Dear Mr Barron,
this is probably the first in a series of open letters to you.
Simply because you turned up in one of my youtube binges one fine day, you openly perform evangelist and apologetic work as a priest of the roman catholic church, and so I tend to disagree with most of what you say. I dig debates, so I started asking questions on your channel.
Now, you have long ago banned me from that channel, so I can't ask any more questions there. So I'm doing it in my own blog instead.
In your video about "Faith and Reason", you quote Thomas Didymus and Thomas Aquinas as examples for the roman catholic church welcoming questions. "After all", I hear you say, and I paraphrase, "Thomas Aquinas asked whether god exists. If that question can be asked within the church, so can any other question."
I find that a bit ironic. After all, what do those two Thomases have in common beside their name?
Assuming that Thomas Aquinas' answer to the question whether god exists was an emphatic negative, a deeply convinced "NO" -- would you still be quoting him? Chances are, no. He wouldn't be a "saint" of the roman catholic church. He wouldn't even have lived long enough for that. He would be a sidenote of history, yet another victim of the church's welcoming way to deal with people whose questions, and more precisely whose answers to those questions it dislikes.
No, I do not bring up ancient issues to damn the church. It wasn't me who started quoting Aquinas here.
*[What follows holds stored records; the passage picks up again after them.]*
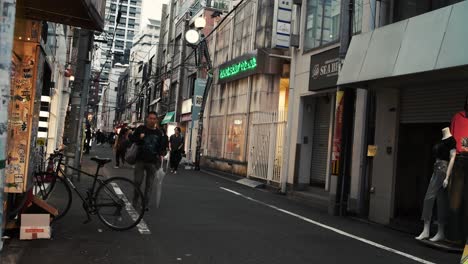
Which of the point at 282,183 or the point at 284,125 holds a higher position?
the point at 284,125

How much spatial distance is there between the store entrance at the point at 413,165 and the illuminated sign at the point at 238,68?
10.8 m

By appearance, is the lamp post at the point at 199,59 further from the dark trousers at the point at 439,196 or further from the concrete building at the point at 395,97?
the dark trousers at the point at 439,196

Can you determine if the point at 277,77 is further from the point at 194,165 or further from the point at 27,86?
the point at 27,86

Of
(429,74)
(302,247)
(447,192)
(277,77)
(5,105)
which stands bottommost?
(302,247)

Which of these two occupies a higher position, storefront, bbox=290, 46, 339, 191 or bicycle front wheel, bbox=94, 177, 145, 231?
storefront, bbox=290, 46, 339, 191

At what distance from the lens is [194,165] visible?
2625 cm

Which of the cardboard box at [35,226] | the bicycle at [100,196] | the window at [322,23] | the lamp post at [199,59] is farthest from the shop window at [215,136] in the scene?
the cardboard box at [35,226]

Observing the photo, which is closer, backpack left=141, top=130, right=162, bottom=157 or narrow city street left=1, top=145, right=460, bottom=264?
narrow city street left=1, top=145, right=460, bottom=264

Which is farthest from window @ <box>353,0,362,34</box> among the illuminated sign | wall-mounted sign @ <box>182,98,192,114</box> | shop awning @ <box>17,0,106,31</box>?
wall-mounted sign @ <box>182,98,192,114</box>

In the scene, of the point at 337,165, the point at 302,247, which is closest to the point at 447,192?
the point at 302,247

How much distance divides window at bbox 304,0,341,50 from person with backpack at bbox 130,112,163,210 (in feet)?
22.5

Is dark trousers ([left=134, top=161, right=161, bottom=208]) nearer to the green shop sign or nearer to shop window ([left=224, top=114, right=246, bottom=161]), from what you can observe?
the green shop sign

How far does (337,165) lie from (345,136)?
0.66 m

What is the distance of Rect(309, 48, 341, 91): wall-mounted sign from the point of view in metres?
13.7
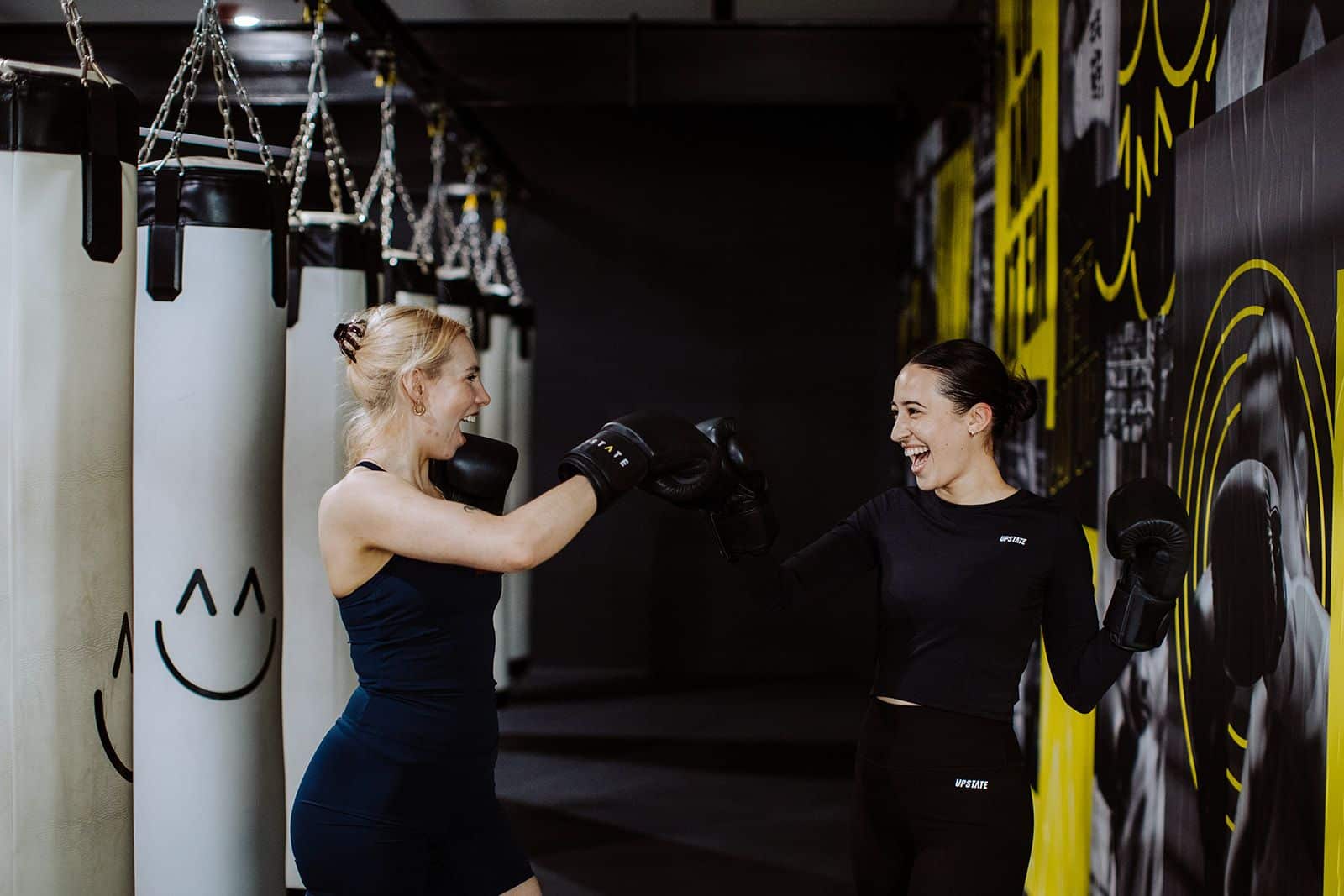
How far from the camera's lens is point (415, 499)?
1.76 metres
In other words, my suspicion is that the church, and -- as far as you represent that church -- you, Mr Barron, welcome questions and rational discourse just as long as the answer is exactly the one you like. Yes, one may ask whether god exists, or whether Jesus is the messiah - as long as the answer to both is a loud and clear "yes". And that seems patently absurd to me. Correct me if I'm wrong... You strike me as an exceptionally intelligent and learned man, so I wonder what your answer to that might be.
You then move on to talk about Faith being "suprarational, surrender from the far side of reason". And then at the core part of your video, you make a very odd switch... suddenly, the juxtaposition is not about Faith and Reason, but about Faith and Rationalism. You say:
"Is it wrong to question - no. But is it wrong to be so aggressive in one's rationalism that one wants utterly to control the situation - yeah. That's a problem. Cause you'll never get god that way with our grasping, self-asserting minds."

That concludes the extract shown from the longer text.